UNWELCOME news and the severely-under-pressure NHS go hand in hand these days. There seems to be no end to it, though much of it needs no rehearsing here.

Concern has already been expressed over health boards failing to meet their waiting times for cancer patients and now the Royal College of Radiologists (RCR) has disclosed that such patients are experiencing delays of a month or longer because of a shortage of qualified radiologists.

The lack of specialists in interventional radiology means that only two of Scotland’s 12 health boards can offer full, 24-hour cover for emergency, minimally invasive pinhole procedures.

Many posts remain chronically unfilled. One-fifth of radiologists are due to retire within three years. The number of trainee radiologists, says the College, has been cut severely in the past and increased funding to recruit more trainee radiologists in hospitals is urgently needed. Paradoxically, given the shortage of radiologists, there are many more applicants than trainee posts available every year – a situation that other areas of the NHS, such as GP practices, can only dream of. This crisis should not exist at all.

Demand for radiologists’ services has rocketed by 55 per cent in the space of five years and will continue to increase exponentially.
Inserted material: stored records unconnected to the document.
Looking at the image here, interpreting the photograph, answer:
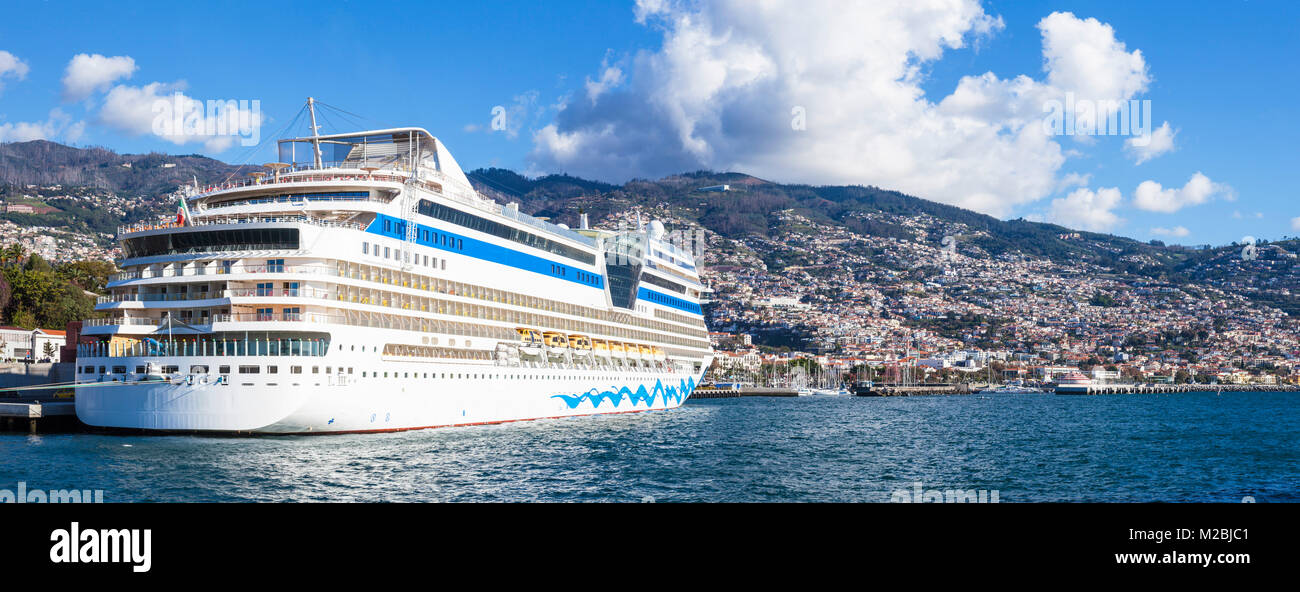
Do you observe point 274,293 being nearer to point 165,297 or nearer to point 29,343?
point 165,297

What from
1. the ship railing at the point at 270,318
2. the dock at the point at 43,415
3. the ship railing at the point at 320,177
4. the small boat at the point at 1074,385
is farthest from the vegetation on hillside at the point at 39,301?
the small boat at the point at 1074,385

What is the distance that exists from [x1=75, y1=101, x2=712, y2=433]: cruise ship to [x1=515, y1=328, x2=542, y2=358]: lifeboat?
0.27 feet

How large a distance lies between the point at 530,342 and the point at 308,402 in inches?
594

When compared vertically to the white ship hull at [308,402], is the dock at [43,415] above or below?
below

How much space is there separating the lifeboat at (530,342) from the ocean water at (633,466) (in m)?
4.78

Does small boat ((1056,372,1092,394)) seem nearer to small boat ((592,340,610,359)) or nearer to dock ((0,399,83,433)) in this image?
small boat ((592,340,610,359))

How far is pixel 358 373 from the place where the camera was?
3397cm

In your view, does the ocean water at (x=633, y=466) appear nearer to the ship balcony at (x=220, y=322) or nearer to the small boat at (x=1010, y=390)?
the ship balcony at (x=220, y=322)

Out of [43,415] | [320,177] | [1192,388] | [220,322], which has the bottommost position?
[1192,388]

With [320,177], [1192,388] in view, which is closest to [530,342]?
[320,177]

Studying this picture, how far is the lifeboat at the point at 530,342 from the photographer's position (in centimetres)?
4525

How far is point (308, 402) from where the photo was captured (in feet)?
105
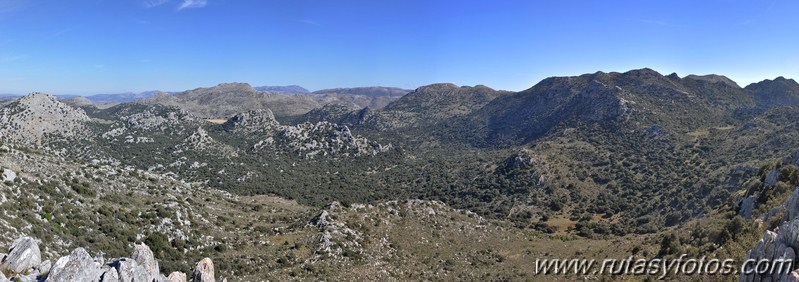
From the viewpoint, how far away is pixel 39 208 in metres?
27.8

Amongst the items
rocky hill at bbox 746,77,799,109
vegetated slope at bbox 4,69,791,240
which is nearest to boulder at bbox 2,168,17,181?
vegetated slope at bbox 4,69,791,240

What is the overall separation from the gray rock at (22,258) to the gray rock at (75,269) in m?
1.48

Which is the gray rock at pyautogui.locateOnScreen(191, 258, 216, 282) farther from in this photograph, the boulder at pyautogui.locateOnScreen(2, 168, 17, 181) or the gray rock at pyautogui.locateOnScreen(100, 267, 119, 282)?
the boulder at pyautogui.locateOnScreen(2, 168, 17, 181)

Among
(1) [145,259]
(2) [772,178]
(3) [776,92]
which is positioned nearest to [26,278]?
(1) [145,259]

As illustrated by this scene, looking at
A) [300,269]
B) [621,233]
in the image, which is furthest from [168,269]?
[621,233]

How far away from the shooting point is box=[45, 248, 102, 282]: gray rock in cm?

You do not need to be a health secretary – or, indeed, even a patient – to realise that all of this is going to lead to a problem that will not go away.

Royal Colleges generally speak in measured, non-alarmist tones, so when the RCR spokesman, Dr Grant Baxter, a doctor of 34 years’ standing, says that Scottish radiology is on the brink of collapse, he has to be listened to. Should it collapse, there would be no medical diagnoses or surgical operations whatsoever, as it is radiologists who carry out the essential interpretation of scans and X-rays.

Opposition political parties were, as ever, quick to attack the SNP Government on the back of the RCR statement and perhaps there is some justification in what they say. Health Secretary Shona Robison, however, staged a robust response, highlighting her government’s five-year, £100 million cancer strategy, which includes recruiting specialists with an interest in radiotherapy, and saying that the Scottish NHS now has 46 per cent more consultant clinical radiologists compared to September 2006. The aim is to increase the ranks of specialist radiotherapists.

But clearly, more needs to be done, and with some urgency. The RCR asserts that the Scottish Government should do more to increase trainee numbers: it is, after all, only in the last two years that these numbers have shown any sort of increase. More to the point, it should also support overseas recruitment for vacant consultant radiological posts, the college believes.

It has to be acknowledged, of course, that the collapse in Scottish radiology may not happen this week or this month, or even for a while yet. But the mere possibility is too catastrophic to contemplate. The solutions put forward by the Royal College of Radiologists may take a while to put into effect and even longer to bring about concrete change, but surely they are worth high-priority consideration.